Polymer electrodes aren’t just a safer, messier version of traditional electrodes, however. Because they form only in the presence of specific substances, they could be used to target parts of the brain with particular chemical profiles. Berggren and Strakosas plan to fine-tune their recipe so that the gel solidifies only in areas of the brain where there’s lots of lactate available—that is, areas that are extremely active. Using that strategy, they could specifically target the brain region where someone’s seizures originate. They’ll soon test that approach in epileptic mice. In principle, they could also create a material that uses not glucose nor lactate but some other substance to help the electrode form—a specific neurotransmitter, for example. That way, the electrodes would end up only in parts of the brain high in that specific neurotransmitter, which would allow neuroscientists to precisely target particular brain regions.

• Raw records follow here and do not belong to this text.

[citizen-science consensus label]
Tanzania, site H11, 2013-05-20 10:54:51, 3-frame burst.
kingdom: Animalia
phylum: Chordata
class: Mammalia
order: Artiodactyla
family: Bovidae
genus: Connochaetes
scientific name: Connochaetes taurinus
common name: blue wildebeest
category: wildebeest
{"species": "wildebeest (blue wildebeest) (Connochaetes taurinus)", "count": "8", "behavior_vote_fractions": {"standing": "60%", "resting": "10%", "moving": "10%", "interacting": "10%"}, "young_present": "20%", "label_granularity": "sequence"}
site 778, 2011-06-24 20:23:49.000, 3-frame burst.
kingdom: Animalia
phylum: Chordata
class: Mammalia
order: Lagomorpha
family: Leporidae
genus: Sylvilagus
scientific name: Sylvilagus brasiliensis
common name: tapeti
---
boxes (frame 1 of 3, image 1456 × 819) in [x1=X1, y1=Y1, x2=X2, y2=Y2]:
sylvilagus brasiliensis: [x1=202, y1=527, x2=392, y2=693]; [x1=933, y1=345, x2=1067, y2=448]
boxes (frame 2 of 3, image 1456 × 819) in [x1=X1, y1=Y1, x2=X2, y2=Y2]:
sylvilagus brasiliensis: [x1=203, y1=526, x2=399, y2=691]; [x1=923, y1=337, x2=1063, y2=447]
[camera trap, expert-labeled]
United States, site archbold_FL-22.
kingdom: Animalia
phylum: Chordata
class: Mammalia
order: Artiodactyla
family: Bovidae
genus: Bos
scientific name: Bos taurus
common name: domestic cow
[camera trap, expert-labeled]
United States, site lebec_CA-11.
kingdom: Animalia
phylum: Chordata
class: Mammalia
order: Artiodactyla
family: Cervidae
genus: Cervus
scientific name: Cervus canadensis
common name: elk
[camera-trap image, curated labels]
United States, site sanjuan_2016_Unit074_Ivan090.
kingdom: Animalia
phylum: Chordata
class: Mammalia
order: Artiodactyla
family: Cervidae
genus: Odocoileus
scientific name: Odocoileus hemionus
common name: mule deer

If Berggren and his team do manage to surmount the scientific obstacles ahead of them, their final task will be to navigate the thicket of regulations that govern devices that are used in medical settings. It’s impossible to anticipate how long that might take, especially for so novel a material. But Batista nonetheless thinks this discovery heralds a new era in electrode technology, no matter how far off it may be.
“I can’t be sure anybody living today will receive a flexible electronic neural implant,” he says. “But it seems likely now that someday somebody will.”